# Frosty's CGCA and Trick Dog Testing



## zooeysmom (Jan 3, 2014)

As you may or may not have noticed by my signature, Frosty passed his CGCA yesterday! Maizie's trainer, who taught her teenage and outdoor adventure classes, moved up to this area a few months ago, and we got in touch with each other and we met up for testing Frosty for the CGCA and both dogs for the Trick Dog Novice, since it is super easy and fun. Well, I'm happy to say that they passed everything with flying colors and Gloria was so impressed with how I've trained Frosty. However, she really loves Maizie and said she will go to Lacy Lane for her first poodle (she's had Aussies and other breeds)! 

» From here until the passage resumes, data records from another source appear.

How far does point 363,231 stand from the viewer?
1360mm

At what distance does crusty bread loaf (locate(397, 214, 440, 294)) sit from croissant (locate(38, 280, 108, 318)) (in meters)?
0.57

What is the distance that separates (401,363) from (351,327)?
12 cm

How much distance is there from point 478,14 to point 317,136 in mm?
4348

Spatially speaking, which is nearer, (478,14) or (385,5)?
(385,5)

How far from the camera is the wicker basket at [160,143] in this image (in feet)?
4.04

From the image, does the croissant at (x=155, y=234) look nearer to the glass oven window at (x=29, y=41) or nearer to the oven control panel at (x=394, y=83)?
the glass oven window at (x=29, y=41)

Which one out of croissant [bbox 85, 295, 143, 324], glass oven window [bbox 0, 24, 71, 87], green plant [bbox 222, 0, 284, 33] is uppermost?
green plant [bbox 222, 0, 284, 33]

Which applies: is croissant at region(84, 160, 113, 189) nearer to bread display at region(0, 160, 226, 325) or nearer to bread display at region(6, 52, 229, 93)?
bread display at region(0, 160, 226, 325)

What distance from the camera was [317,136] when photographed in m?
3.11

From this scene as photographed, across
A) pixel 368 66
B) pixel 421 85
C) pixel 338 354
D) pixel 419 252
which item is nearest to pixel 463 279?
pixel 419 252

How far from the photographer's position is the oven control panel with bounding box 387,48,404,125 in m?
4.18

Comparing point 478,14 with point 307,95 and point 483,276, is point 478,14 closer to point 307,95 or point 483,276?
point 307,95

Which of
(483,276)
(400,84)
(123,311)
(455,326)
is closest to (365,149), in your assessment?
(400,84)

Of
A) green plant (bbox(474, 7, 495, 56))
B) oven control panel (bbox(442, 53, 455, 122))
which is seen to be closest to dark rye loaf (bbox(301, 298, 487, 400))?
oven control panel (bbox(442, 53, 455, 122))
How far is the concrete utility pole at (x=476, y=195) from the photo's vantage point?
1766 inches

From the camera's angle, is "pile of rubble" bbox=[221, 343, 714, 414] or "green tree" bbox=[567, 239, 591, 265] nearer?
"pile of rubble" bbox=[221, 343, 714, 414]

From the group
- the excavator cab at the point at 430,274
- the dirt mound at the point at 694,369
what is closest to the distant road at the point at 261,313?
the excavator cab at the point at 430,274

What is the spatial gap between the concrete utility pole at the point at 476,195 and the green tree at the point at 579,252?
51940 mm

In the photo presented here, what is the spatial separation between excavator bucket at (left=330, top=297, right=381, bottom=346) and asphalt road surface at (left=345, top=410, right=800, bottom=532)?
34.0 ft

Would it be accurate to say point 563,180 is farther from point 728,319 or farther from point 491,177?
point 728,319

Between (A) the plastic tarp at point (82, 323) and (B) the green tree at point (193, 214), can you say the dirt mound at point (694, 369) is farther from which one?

For anyone who wants a fun and easy title, do try the Trick Dog Novice. You can use treats and lures at this level, so any dog will find it FUN!


----------



## lily cd re (Jul 23, 2012)

Congratulations! That is very nice team work indeed.


----------



## Click-N-Treat (Nov 9, 2015)

Way to go Frosty! Yay!


----------



## Muggles (Mar 14, 2015)

Woohoo! Great work guys!


----------



## Skylar (Jul 29, 2016)

:congrats: :cheers: Break out the dog treats - - time to celebrate. Yah Frosty :cheers: :congrats:

I agree with you encouraging others to do the trick dog testing - it is a lot of fun and very rewarding.


----------



## Asta's Mom (Aug 20, 2014)

Alright Frosty - congratulations!


----------



## MollyMuiMa (Oct 13, 2012)

Aw Heck! We all knew he could do it! Congratulations Frosty & Z Team!


----------



## Dechi (Aug 22, 2015)

Good work Frosty boy!


----------



## Mfmst (Jun 18, 2014)

Way to go, Frosty and zooeysmom! Congratulations, handsome!


----------



## galofpink (Mar 14, 2017)

Congrats you two!


Sent from my iPad using Tapatalk


----------



## Beaches (Jan 25, 2014)

Great job team Frosty, Maizie and Mom! Yay!


----------



## zooeysmom (Jan 3, 2014)

Beaches said:


> Great job team Frosty, Maizie and Mom! Yay!


Tank you for remembering me, Auntie Beaches. I worked really hard to do 5 tricks for treats. Love, Maizie


----------



## Axeldog (Aug 29, 2014)

Congratulations Maizie and Frosty!!!

We need to look into the trick dog thing. It sounds fun!


----------